IP Traceback for Flooding attacks on Internet Threat Monitors (ITM) Using Honeypots

TL;DR

This paper presents a novel IP traceback method using honeypots to effectively identify sources of DDoS flooding attacks on Internet Threat Monitors, enhancing attack mitigation strategies.

Contribution

It introduces an information-theoretic framework and a single-packet honeypot-based traceback technique for DDoS attack source identification.

Findings

Honeypot-based traceback is more efficient than packet marking.

The proposed method effectively identifies attack sources.
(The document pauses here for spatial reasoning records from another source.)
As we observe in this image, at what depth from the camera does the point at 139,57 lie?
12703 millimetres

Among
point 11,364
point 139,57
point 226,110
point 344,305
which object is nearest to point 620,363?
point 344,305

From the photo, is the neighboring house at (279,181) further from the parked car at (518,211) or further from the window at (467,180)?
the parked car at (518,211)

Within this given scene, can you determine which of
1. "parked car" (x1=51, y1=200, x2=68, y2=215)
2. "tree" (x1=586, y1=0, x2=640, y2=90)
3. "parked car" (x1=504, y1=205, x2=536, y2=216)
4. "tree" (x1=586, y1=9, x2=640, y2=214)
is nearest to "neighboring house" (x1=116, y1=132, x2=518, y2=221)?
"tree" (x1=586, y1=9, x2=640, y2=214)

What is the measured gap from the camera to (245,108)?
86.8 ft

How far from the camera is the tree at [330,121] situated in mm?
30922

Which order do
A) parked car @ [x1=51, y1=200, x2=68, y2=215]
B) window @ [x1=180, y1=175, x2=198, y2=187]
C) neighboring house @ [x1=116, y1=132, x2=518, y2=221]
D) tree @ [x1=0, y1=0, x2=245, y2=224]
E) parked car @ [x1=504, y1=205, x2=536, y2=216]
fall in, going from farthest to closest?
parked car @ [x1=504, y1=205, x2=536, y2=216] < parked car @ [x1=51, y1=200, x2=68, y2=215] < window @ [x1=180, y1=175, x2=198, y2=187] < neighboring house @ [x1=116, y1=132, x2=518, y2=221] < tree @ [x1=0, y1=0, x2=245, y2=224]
The framework models botnet-driven flooding attacks.

Abstract

The Internet Threat Monitoring (ITM) is an efficient monitoring system used globally to measure, detect, characterize and track threats such as denial of service (DoS) and distributed Denial of Service (DDoS) attacks and worms. . To block the monitoring system in the internet the attackers are targeted the ITM system. In this paper we address the flooding attack of DDoS against ITM monitors to exhaust the network resources, such as bandwidth, computing power, or operating system data structures by sending the malicious traffic. We propose an information-theoretic frame work that models the flooding attacks using Botnet on ITM. One possible way to counter DDoS attacks is to trace the attack sources and punish the perpetrators. we propose a novel traceback method for DDoS using Honeypots. IP tracing through honeypot is a single packet tracing method and is more efficient than commonly used packet marking techniques.